The American/USAir case will be an entirely different animal IMO.

First, there are 3 different unions representing the 4 merging pilot groups. DAL/NWA and CAL/UAL were contentious enough merging under a common policy, but this merger obviously doesn't have that.

Second, Under Bond-McKaskill if the representing unions can't agree to an SLI, the company is required to participate. This will be a test case as it's not been done on such a scale and with as many participants. There is an opinion that if unions can't agree, that the company could impose a solution that it deems "fair and equitable".

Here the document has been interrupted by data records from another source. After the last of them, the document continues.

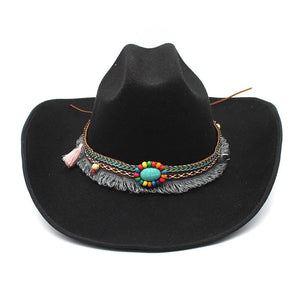 Cowboyhatt i mjuk filt med turkos pärldetalj
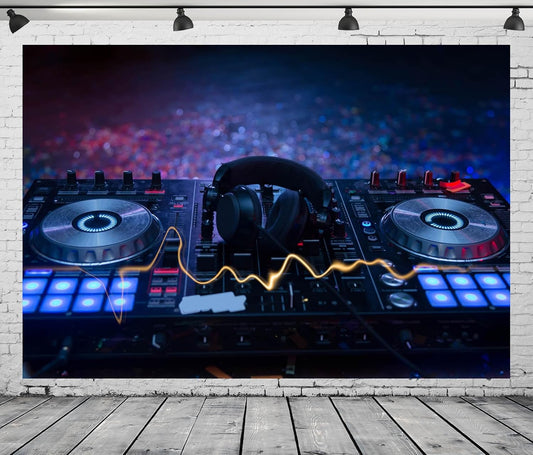 CORFOTO 12x10ft Fabric Dj Mixer with Headphones Backdrop Photography Dj Sound Equipment in Dark Background Musical Dance Disco Party Decorations Live Concert Stage Photoshoot Booth Studio Props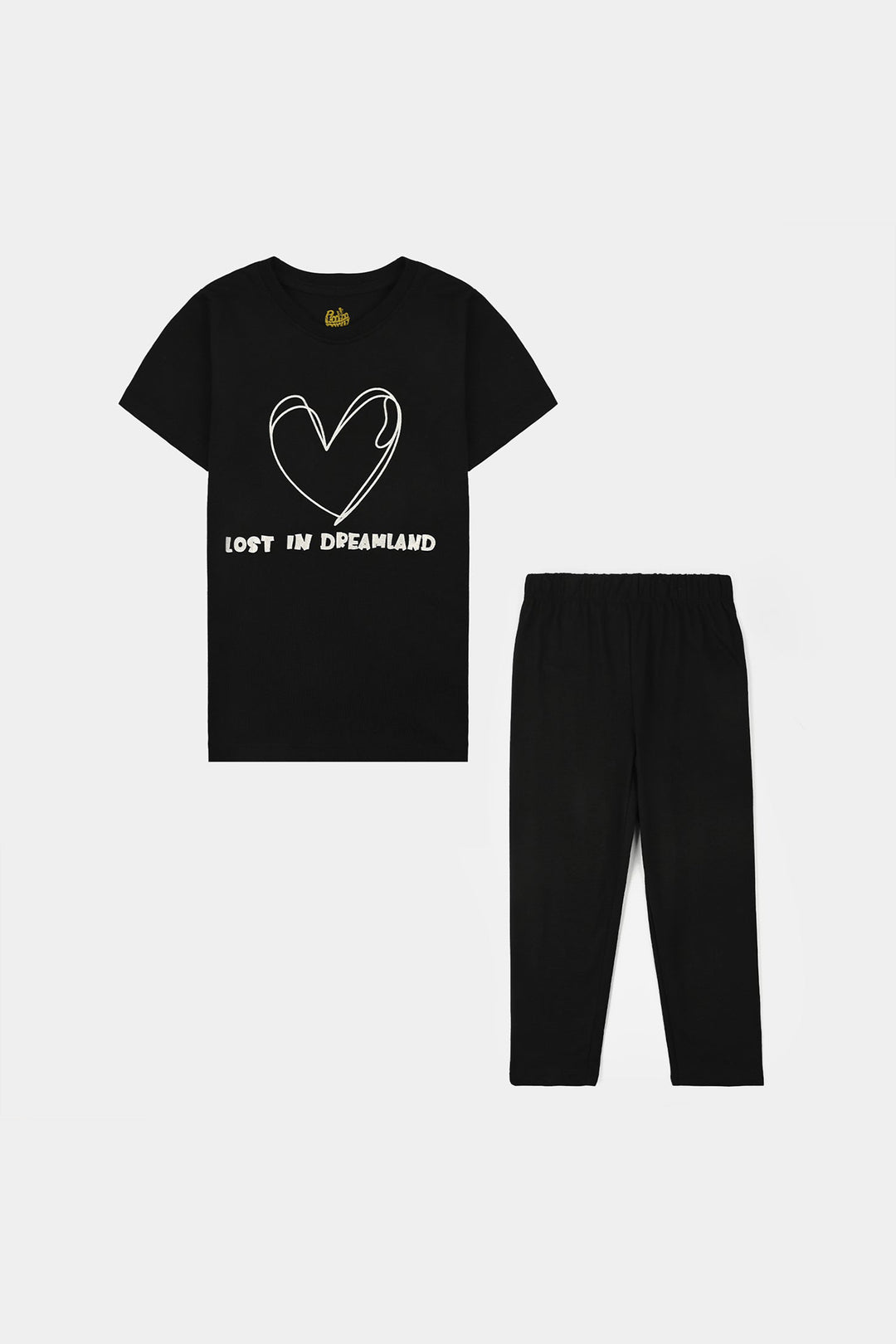 Girls Poly Cotton Jersey Night Suit DREAM land-BLACK
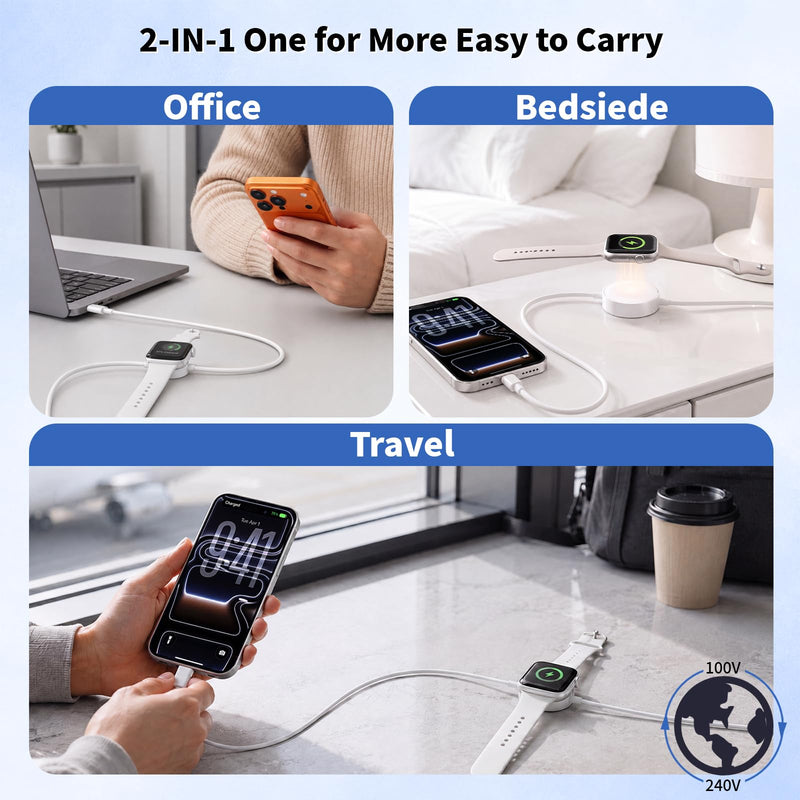 For Apple Watch Charger,[Apple MFi Certified] 2-in-1 Magnetic iWatch Wireless Charger Fast Charging iWatch USBC Cord 6.6FT& 30W iPhone Wall Charge Block for Apple Watch Series Ultra/11/10/9/8/7/SE/6/5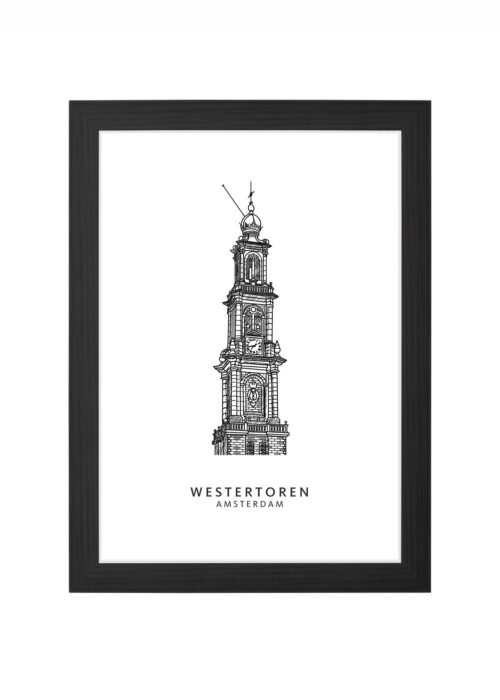 westertoren lijntekening poster ingelijst in zwarte lijst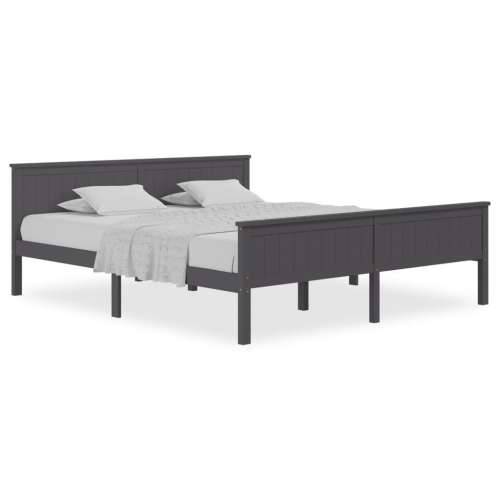 Okvir za krevet od masivne borovine sivi 200 x 200 cm - Siva 200 x 200 cm Cijena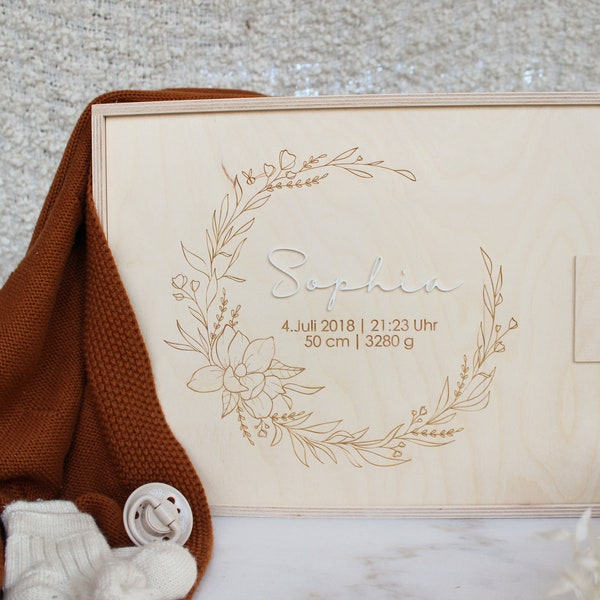Memory box baby | Baby memory box | personalized crate baby | Birth gift | Wooden box baby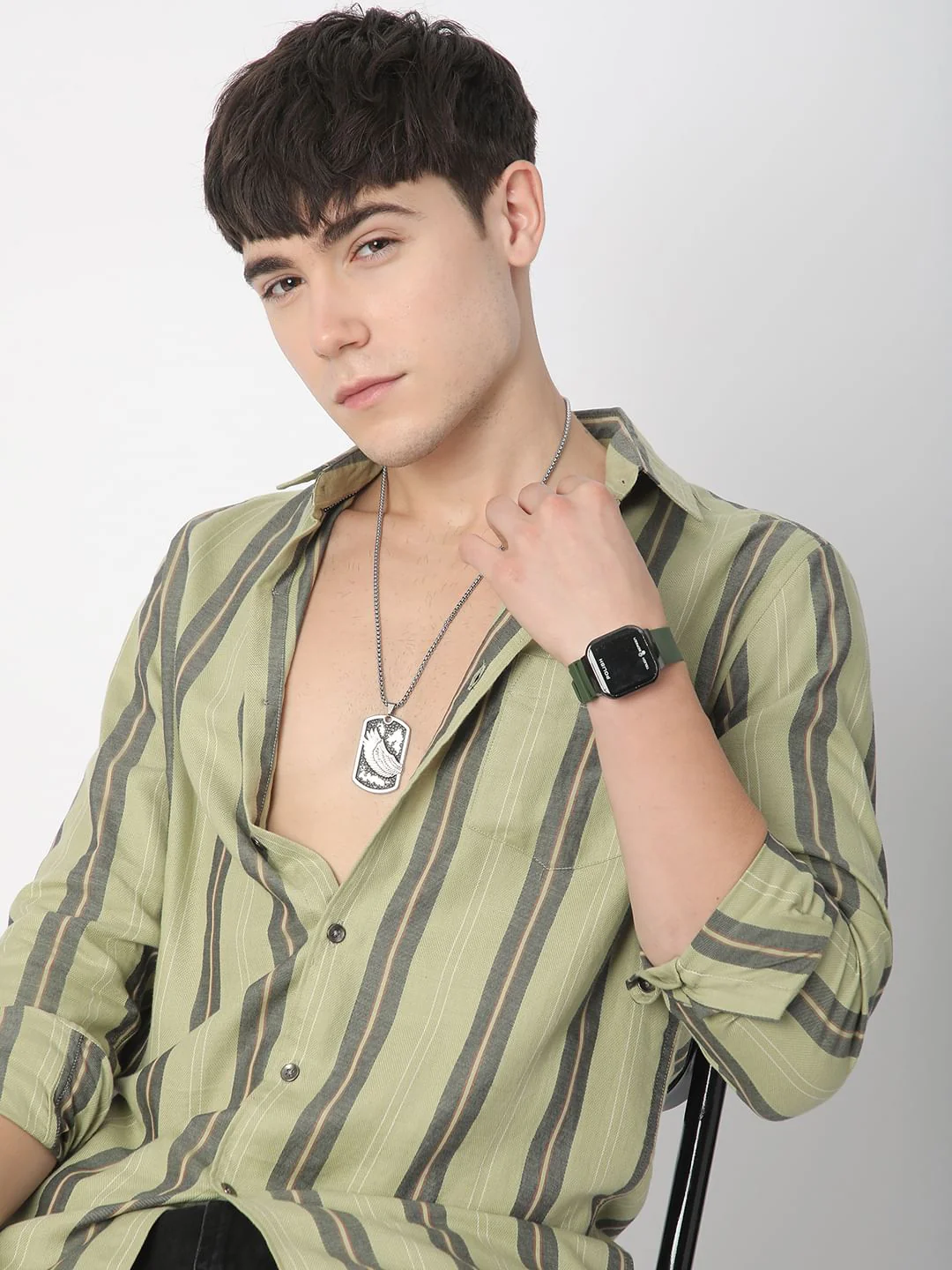 Alluring Tea Green Striped Shirt - Image 4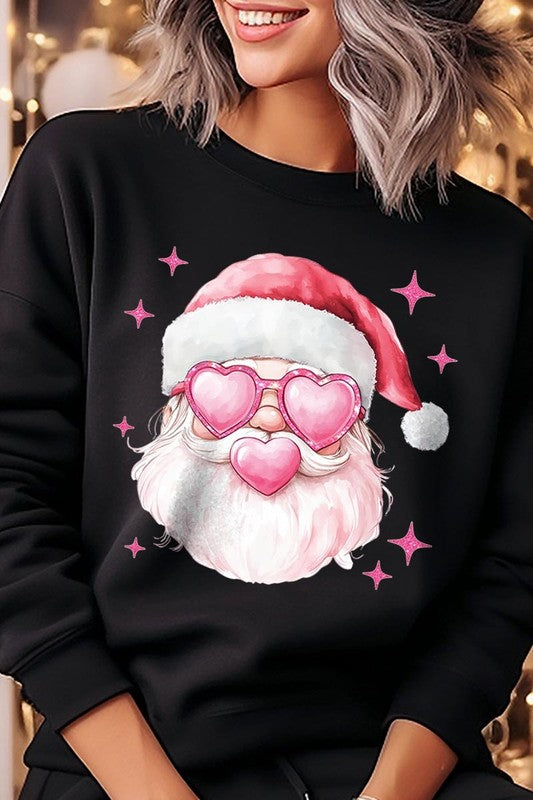 Pink Christmas Santa Graphic Fleece Sweatshirts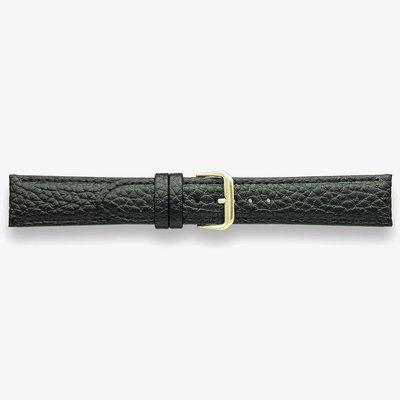 Darlena Harrow Black Leather Gold Buckle Watch Strap 1003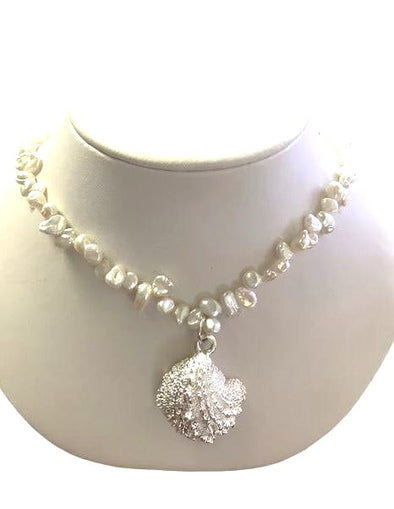 Freshwater Pearl Necklace with Silver Plated Shell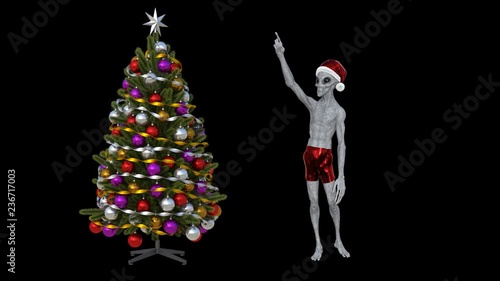 Alien Near Christmas TreeAlien Near Christmas Tree, Transparent background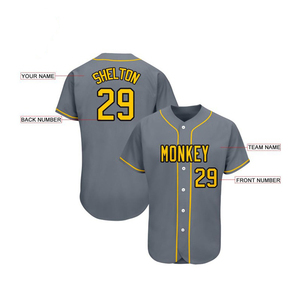 Camiseta de béisbol lisa con logotipo personalizado, camisas con botones, jersey deportivo de poliéster, ropa de béisbol para adultos, jersey de béisbol - Product Image 5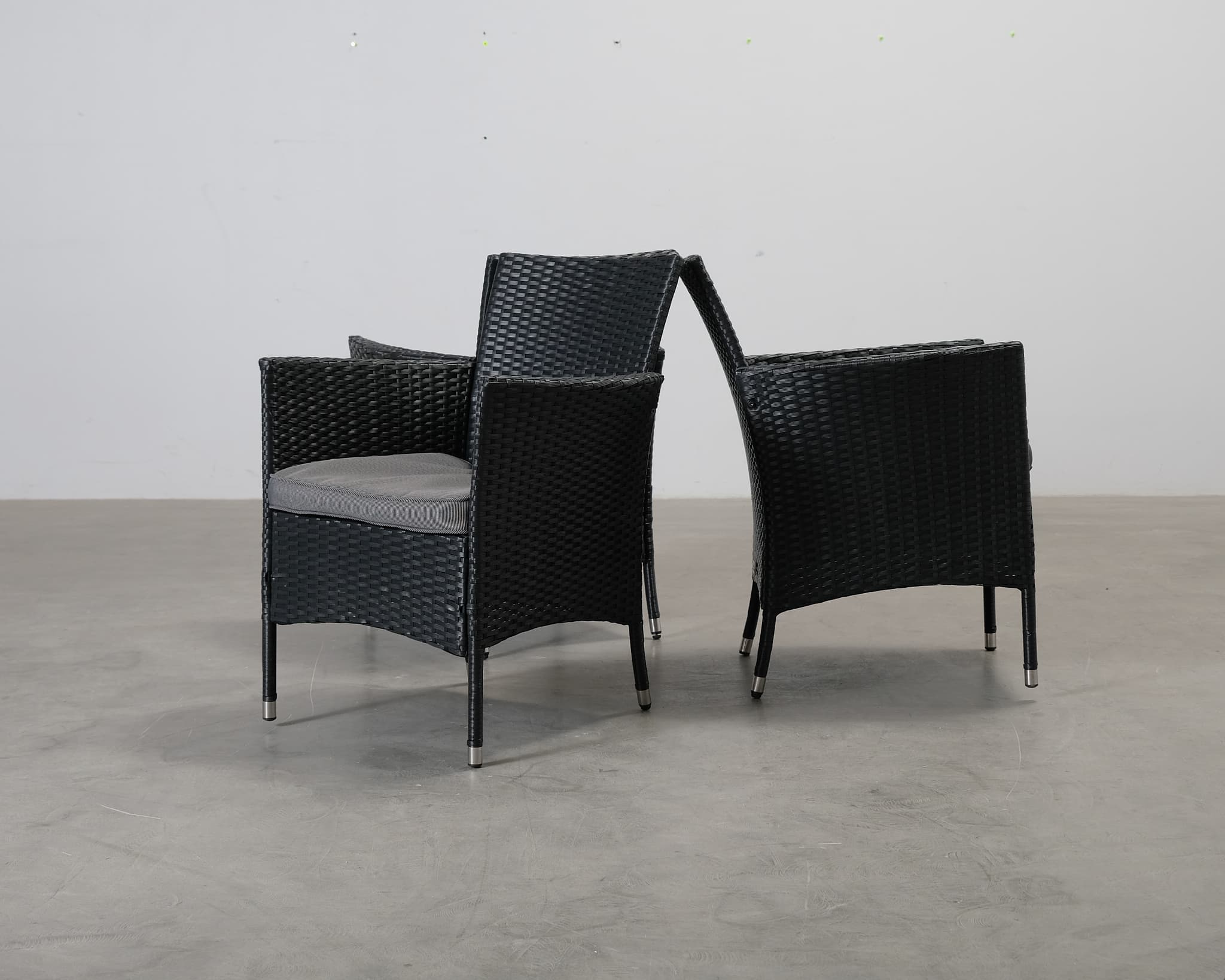 Thor trädgårdsstol svart, set om 3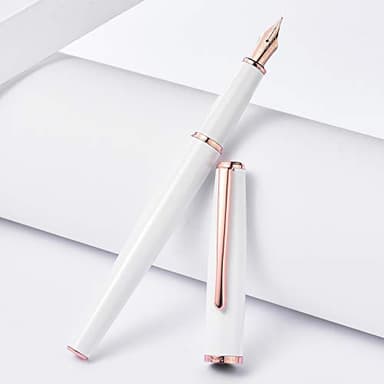 HongDian 920 White Metal Fountain Pen, Gold Plated Fine Point and Trim Classic Pen with Ink Converter, Smooth Writing Pen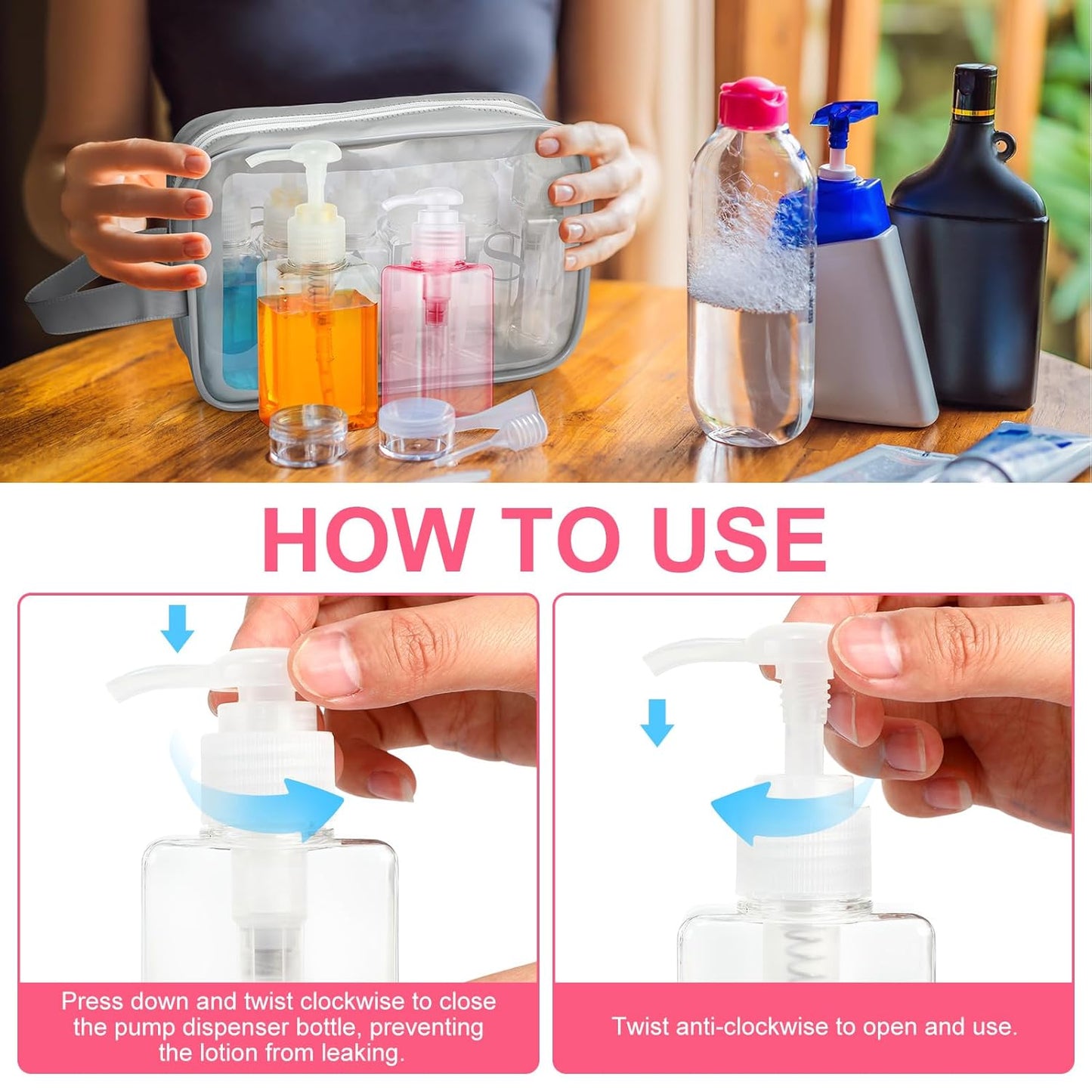 Domensi 24 Pcs 100ml /3.4 oz Pump Bottle Mini Travel Bottles Small Dispenser Containers Plastic Pump Lotion Dispenser Empty Square Travel Size Containers Toiletries (Multicolor)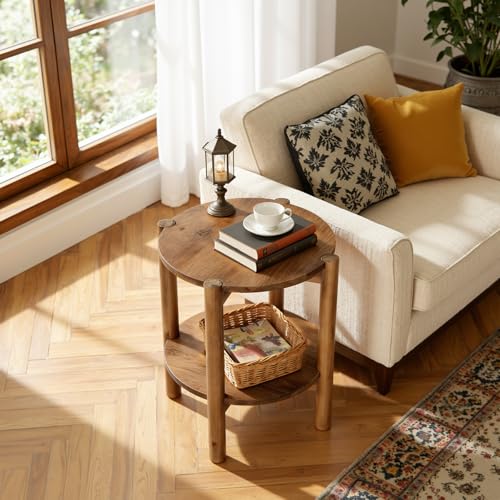 Solid Wood Round Side Table, 2-Tier Small End Table with Storage Shelf, Farmhouse Rustic Nightstand for Living Room, Bedroom, Small Spaces, Easy Assembly (1 PC, Natural Brown)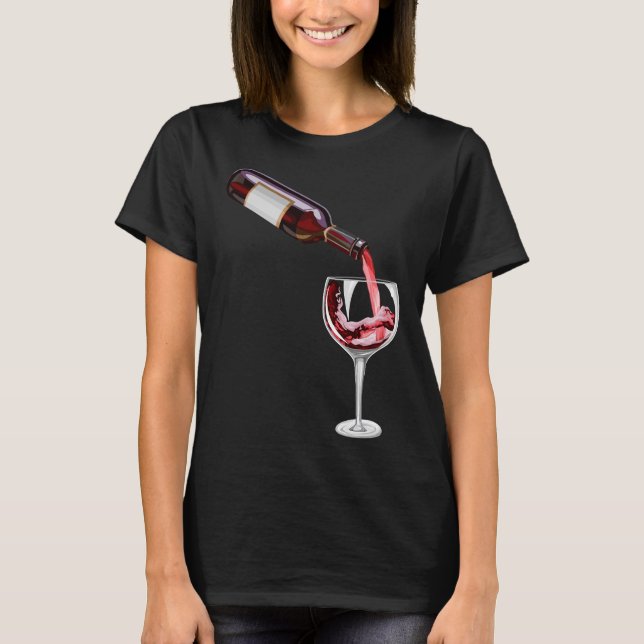 Camiseta Botella Y Vaso De Vino (Anverso)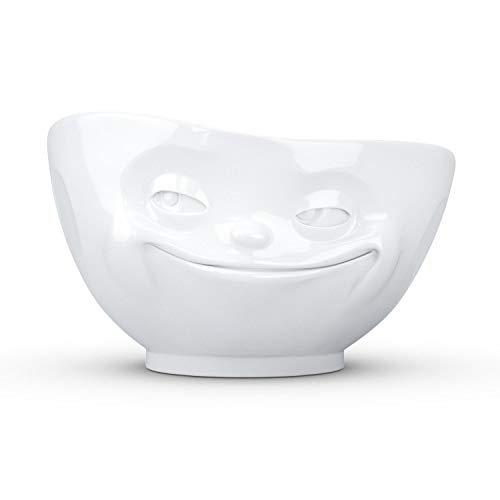 FIFTYEIGHT PRODUCTS TASSEN Porcelain Bowl, Grinning Face Edition, 16 oz.White, (Single Bowl) for Serving Cereal, Soup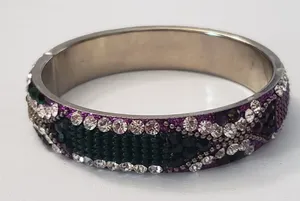 Vintage Bracelet / Bangle Purple & Green Tones with Clear Gems 7" thumbnail 1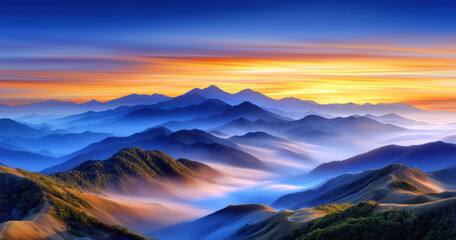 Obraz premium Sunrise over rolling blue mountains and morning mist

...McCaskill-Bond establishes that it is the duty of the surviving or combined carrier to provide the fair and equitable seniority list integration process. The carrier can satisfy this duty by accepting a voluntarily negotiated or arbitrated list from the employee group parties. To the extent that the employee group parties do not voluntarily present such a list to the carrier, however, it is the carrier's duty to engage in arbitration with those groups as provided for in Section 13. If the covered transaction involves employee groups represented by the same union, the statute provides that the union's internal merger policies apply exclusively, with no carrier involvement, except as to whether it will accept and implement the result of the integration process (i.e., the combined seniority list). Likewise, any additional LPP or other merger-related requirements in a CBA that are consistent with the "protections afforded by" Sections 3 and 13 are not directly affected by the statute.

One thing for sure, it's going to be a bumpy ride.